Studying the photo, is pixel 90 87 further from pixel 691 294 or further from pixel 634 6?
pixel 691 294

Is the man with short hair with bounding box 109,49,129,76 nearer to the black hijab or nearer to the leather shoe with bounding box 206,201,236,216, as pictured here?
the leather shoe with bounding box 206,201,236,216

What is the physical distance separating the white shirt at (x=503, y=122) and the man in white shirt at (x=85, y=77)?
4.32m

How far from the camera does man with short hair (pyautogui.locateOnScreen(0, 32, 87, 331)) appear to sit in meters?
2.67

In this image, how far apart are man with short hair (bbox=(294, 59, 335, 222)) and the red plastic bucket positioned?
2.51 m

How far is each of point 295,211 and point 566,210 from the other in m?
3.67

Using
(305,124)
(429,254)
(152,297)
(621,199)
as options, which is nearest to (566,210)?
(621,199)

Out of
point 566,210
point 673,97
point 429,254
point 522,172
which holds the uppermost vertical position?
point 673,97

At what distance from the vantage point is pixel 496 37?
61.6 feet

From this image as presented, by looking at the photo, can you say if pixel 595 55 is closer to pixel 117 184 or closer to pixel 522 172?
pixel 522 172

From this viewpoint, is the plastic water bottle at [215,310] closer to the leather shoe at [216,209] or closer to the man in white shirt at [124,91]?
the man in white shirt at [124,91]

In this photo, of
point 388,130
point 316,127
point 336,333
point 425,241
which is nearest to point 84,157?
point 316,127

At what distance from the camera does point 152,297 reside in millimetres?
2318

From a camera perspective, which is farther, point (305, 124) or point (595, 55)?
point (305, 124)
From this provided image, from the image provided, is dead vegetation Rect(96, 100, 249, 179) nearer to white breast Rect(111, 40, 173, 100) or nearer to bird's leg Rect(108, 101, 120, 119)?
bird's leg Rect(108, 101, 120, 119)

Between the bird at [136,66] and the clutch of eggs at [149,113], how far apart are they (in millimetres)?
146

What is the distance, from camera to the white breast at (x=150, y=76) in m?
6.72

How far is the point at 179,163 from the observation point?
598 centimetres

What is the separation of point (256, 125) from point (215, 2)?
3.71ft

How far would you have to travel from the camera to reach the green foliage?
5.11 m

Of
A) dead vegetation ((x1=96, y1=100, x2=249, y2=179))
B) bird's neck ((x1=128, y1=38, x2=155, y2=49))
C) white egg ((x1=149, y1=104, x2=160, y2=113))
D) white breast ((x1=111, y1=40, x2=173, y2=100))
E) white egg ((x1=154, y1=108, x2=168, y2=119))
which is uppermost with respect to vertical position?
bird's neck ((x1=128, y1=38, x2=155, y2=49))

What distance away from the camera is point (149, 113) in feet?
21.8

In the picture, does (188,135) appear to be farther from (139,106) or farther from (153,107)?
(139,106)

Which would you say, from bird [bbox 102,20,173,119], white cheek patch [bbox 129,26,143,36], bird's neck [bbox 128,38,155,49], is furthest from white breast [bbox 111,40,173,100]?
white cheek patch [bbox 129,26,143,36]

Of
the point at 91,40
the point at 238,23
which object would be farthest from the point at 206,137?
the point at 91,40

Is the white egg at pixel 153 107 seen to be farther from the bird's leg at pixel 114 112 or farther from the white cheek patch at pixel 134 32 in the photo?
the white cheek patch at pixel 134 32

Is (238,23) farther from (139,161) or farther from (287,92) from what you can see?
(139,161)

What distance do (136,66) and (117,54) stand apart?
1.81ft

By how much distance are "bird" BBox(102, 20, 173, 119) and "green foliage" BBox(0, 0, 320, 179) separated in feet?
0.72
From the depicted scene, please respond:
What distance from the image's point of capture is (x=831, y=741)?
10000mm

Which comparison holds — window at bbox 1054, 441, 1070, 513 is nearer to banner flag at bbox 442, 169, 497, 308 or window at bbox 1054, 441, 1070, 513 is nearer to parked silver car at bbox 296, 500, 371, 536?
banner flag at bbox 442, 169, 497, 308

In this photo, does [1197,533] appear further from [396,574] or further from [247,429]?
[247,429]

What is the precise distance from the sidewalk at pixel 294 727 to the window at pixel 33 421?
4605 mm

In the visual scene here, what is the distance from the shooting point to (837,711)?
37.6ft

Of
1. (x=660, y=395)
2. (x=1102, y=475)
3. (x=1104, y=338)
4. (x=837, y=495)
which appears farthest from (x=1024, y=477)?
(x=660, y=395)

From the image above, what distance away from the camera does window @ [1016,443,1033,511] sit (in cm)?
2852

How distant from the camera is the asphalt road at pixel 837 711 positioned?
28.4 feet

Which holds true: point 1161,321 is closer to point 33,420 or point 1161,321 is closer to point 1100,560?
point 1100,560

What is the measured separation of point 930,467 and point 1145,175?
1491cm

* * *

▶ _Request_
From the "Is the white" line to the close of the listing, restate each line word for word.

▶ _Task answer_
Is the white egg at pixel 153 107 seen to be farther from the bird's leg at pixel 114 112 or farther from the white cheek patch at pixel 134 32 in the photo?
the white cheek patch at pixel 134 32

Is (238,23) farther from (139,161) or farther from (287,92) from what you can see?
(139,161)

What distance do (136,66) and (117,54) stand apart?
1.81ft

By how much distance are "bird" BBox(102, 20, 173, 119) and "green foliage" BBox(0, 0, 320, 179) separated in feet?
0.72
From the depicted scene, please respond:
What distance from the image's point of capture is (x=831, y=741)?
10000mm

Which comparison holds — window at bbox 1054, 441, 1070, 513 is nearer to banner flag at bbox 442, 169, 497, 308 or window at bbox 1054, 441, 1070, 513 is nearer to parked silver car at bbox 296, 500, 371, 536?
banner flag at bbox 442, 169, 497, 308

In this photo, does [1197,533] appear further from [396,574] or further from [247,429]?
[247,429]

What is the precise distance from the sidewalk at pixel 294 727 to the window at pixel 33 421?
4605 mm

In the visual scene here, what is the distance from the shooting point to (837,711)?
37.6ft

Of
1. (x=660, y=395)
2. (x=1102, y=475)
3. (x=1104, y=338)
4. (x=837, y=495)
which appears farthest from (x=1024, y=477)?
(x=660, y=395)

From the image above, what distance away from the camera does window @ [1016,443,1033,511] sit (in cm)?
2852

How distant from the camera is the asphalt road at pixel 837 711 positioned?
28.4 feet

Which holds true: point 1161,321 is closer to point 33,420 or point 1161,321 is closer to point 1100,560?
point 1100,560

What is the measured separation of point 930,467 and point 1145,175?
1491cm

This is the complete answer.